Beyer’s aim is to expand its inventory of probes and other equipment so labs become more hands-on for every student, he said. Working in groups, there always will be those kids who don’t get actively involved. Working in pairs or solo opens up more opportunity to learn by doing, Kaplan said.
Because the probes and hand-held computers are portable, instruction isn’t constricted by the classroom, Kaplan said. He noted that by using a short-wave ultraviolet B probe, he’s developed an experiment in which students can compare the effectiveness of a variety of sunblocks. They might find that a $5 drugstore brand is just as effective as a $20 one, he said.
As the school builds on its equipment inventory, the faculty is looking at ways those tools can shape curriculum and how it is taught, Kaplan said. “It’s still in the research phase,” he said, “but it definitely will allow Beyer to expand its curriculum by leaps and bounds.”

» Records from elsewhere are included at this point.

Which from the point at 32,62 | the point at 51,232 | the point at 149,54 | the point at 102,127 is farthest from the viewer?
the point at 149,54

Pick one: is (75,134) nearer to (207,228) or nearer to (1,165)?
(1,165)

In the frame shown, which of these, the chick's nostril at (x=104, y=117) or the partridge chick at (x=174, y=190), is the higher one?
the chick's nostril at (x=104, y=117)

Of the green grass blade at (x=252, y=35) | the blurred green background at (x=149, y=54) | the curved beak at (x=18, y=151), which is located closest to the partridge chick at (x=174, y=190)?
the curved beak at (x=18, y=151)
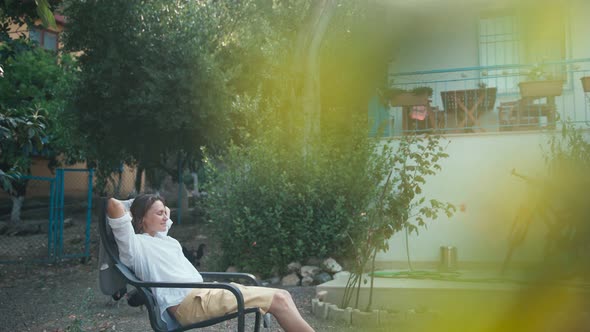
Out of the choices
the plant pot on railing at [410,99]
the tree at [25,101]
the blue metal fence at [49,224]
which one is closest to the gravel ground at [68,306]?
the blue metal fence at [49,224]

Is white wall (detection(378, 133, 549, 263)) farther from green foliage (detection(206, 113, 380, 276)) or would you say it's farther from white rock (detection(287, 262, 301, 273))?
white rock (detection(287, 262, 301, 273))

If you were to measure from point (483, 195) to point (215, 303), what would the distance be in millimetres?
5979

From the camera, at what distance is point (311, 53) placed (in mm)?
10117

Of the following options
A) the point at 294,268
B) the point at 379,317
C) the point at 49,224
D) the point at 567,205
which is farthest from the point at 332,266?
the point at 49,224

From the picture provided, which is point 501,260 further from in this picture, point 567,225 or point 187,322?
point 187,322

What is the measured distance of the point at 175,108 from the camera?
11.7 meters

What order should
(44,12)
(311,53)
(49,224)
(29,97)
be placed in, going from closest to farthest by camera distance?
(44,12) → (311,53) → (49,224) → (29,97)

There will be no formal program at Thursday’s grand opening, Smith said, but a special guest will be in attendance to speak with visitors and take questions. Beyer alumna Nancy Stoyer will be stationed at an exhibit beneath The STEAM Room’s periodic table of elements. As a researcher at Lawrence Livermore National Laboratory, she was part of a team that created Element 114, flerovium, in 1998.
The discovery was hailed as “The Holy Grail” by many nuclear scientists, according to a 2000 article in The Bee. The element captured such attention because of its relative stability. In experiments, it existed for about 30 seconds – much longer than most man-made elements that live only fractions of seconds.

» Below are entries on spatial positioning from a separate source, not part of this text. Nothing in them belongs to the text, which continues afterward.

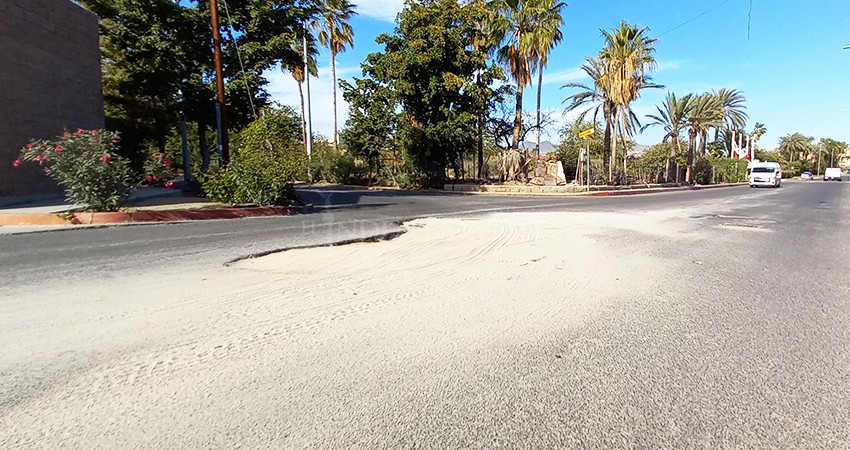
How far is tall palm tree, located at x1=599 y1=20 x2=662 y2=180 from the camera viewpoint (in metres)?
28.0

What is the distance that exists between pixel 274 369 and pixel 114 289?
3.06 metres

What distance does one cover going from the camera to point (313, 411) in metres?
2.68

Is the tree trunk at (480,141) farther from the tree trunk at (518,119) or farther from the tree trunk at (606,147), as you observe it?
the tree trunk at (606,147)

“No one has been able to reach this ‘island of stability.’ It’s sort of a mythical place, like El Dorado,” the then-33-year-old Stoyer said at the time. “So to be part of the team that has – if not stepped onto the island – at least made it to the shore, is very exciting.”
The STEAM Room grand opening will run from 5:30 to 6:30 p.m. Look for the sign at the school’s C wing, on the east end of the campus near Sylvan Avenue and Palmwood Drive.
After the free grand opening will be a spaghetti feed fundraiser for the Beyer robotics program. Tickets can be purchased in advance at the school, or at the door Thursday.
“If you’re interested in robots, you’ll see a lot of them Thursday,” Smith said, inviting folks to come “see what makes Beyer different.”